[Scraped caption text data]
┄┄┄┄┄┄┄┄┄┄┄┄┄┄┄┄┄┄┄┄

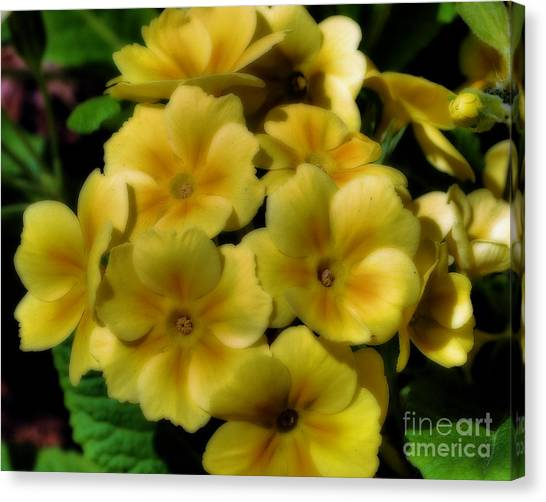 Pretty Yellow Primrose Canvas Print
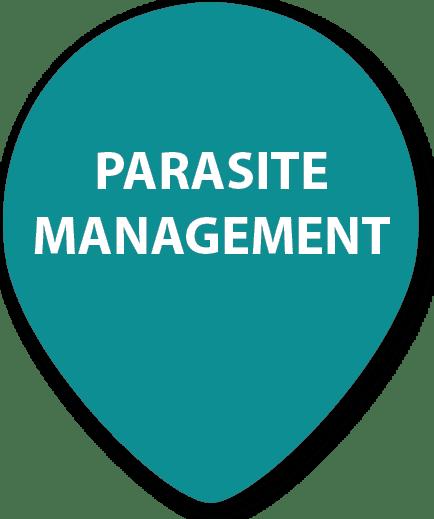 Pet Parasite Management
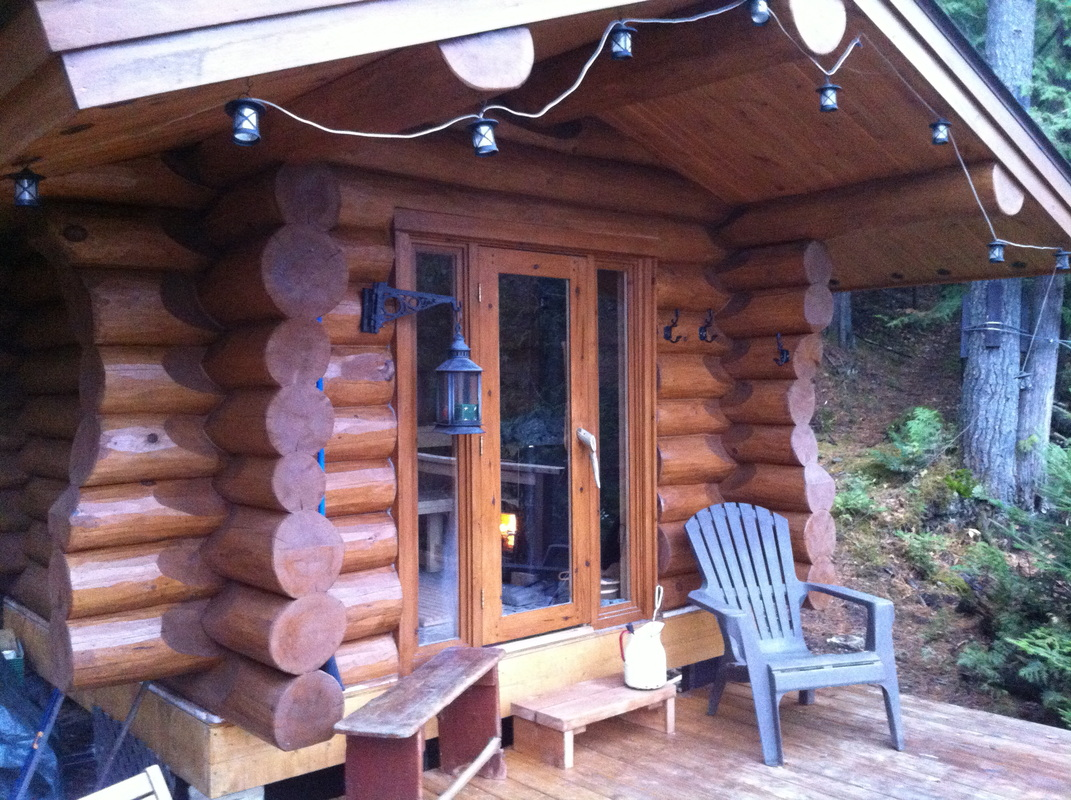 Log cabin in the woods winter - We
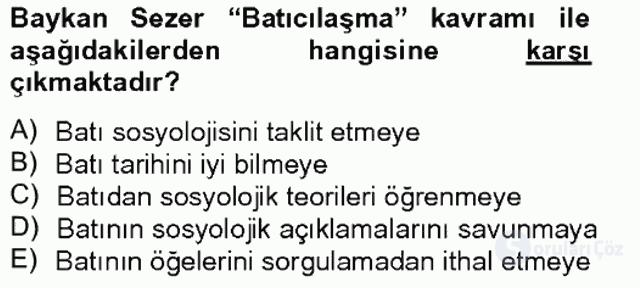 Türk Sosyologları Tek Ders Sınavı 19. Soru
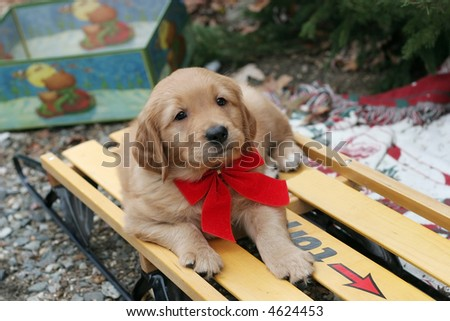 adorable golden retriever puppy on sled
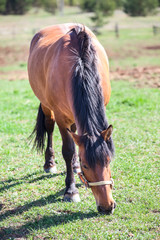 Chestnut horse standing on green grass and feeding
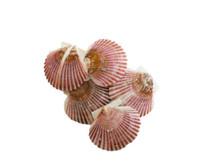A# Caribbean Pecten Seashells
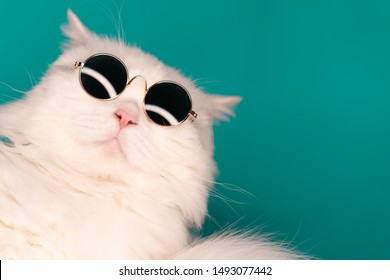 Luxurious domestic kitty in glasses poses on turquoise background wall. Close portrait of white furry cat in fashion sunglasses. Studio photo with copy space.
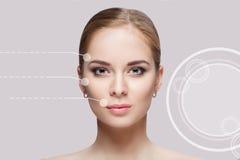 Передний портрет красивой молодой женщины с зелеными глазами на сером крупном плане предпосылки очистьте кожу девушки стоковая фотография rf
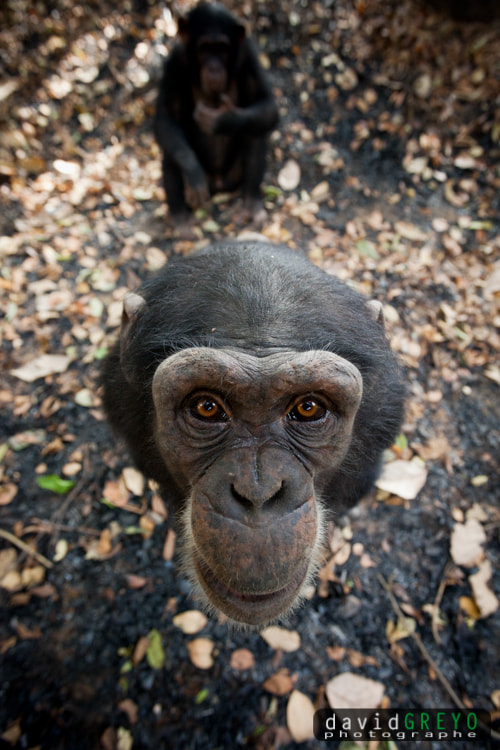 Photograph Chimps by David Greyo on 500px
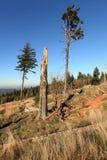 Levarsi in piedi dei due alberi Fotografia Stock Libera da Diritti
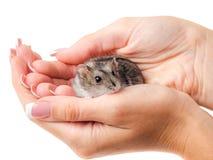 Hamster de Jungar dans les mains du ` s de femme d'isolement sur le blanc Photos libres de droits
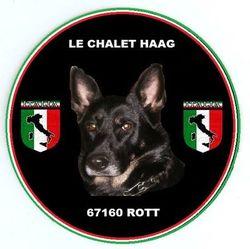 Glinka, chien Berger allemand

┄┄┄┄┄┄┄┄┄┄┄┄┄┄┄┄┄┄┄┄

TASK TO COMPLETE: Print each entry precisely as written; the pictures stay out.

FINISHED TASK:
 Pretty Yellow Primrose Canvas Print
 Pet Parasite Management
 Log cabin in the woods winter - We
 Türk Sosyologları Tek Ders Sınavı 19. Soru
 adorable golden retriever puppy on sled
 Chestnut horse standing on green grass and feeding
A# Caribbean Pecten Seashells
 Luxurious domestic kitty in glasses poses on turquoise background wall. Close portrait of white furry cat in fashion sunglasses. Studio photo with copy space.
 Передний портрет красивой молодой женщины с зелеными глазами на сером крупном плане предпосылки очистьте кожу девушки стоковая фотография rf
 Photograph Chimps by David Greyo on 500px
 Levarsi in piedi dei due alberi Fotografia Stock Libera da Diritti
 Hamster de Jungar dans les mains du ` s de femme d'isolement sur le blanc Photos libres de droits
 Glinka, chien Berger allemand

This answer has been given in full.